Source material ▸

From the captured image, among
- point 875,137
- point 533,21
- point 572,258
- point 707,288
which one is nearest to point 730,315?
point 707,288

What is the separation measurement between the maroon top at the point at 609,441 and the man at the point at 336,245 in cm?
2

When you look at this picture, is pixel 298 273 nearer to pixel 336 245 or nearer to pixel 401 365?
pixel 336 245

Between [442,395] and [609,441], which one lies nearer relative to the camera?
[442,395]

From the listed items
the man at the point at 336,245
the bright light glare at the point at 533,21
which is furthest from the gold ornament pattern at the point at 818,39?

==

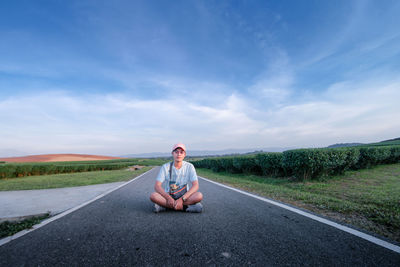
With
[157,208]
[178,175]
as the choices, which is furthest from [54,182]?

Problem to work on ▸ Swap "glare" for "reflection" in the lines from the one containing "From the listed items" down to the one containing "which is furthest from the", and write out only those lines with nothing else changed.

Response to the task ▸
From the listed items
the man at the point at 336,245
the bright light reflection at the point at 533,21
which is furthest from the gold ornament pattern at the point at 818,39?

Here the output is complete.